Thanks! Mind Your Manners is one of the two AKC puppy classes I found in the Vancouver area. Do you happen to know if they would allow me to sit in on a class before I get puppy? I would like to see what their classes are like and know what to expect.

I guessed the early socialization was controversial. I guess I am hoping for more information to consider before making a decision.


----------



## hahuston (Jul 5, 2017)

Agolden4me said:


> Thanks! Mind Your Manners is one of the two AKC puppy classes I found in the Vancouver area. Do you happen to know if they would allow me to sit in on a class before I get puppy? I would like to see what their classes are like and know what to expect.
> 
> I guessed the early socialization was controversial. I guess I am hoping for more information to consider before making a decision.

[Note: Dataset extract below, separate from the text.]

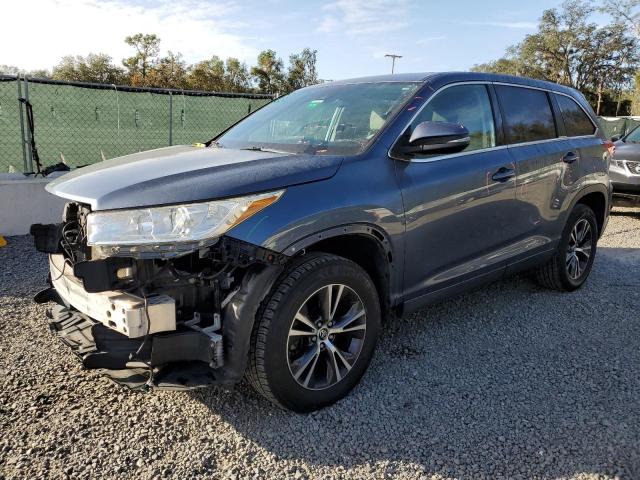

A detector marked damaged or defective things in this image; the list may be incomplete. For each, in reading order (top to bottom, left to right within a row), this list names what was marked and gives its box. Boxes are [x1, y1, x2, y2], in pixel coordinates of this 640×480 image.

crumpled hood [47, 144, 342, 208]
crumpled hood [608, 141, 640, 163]
exposed headlight assembly [85, 189, 284, 255]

I would email Connie your questions and concerns. She is very knowledgeable and kind and always takes the time to answer thoroughly. I can't imagine her not allowing you to sit through an orientation. Puppy classes are very social. There is a lot of time off leash while they play with the other puppies which allows Connie and her team to asses each puppy and guide us all accordingly. There is also a lot of training, but she is very focused on the socialization aspect. 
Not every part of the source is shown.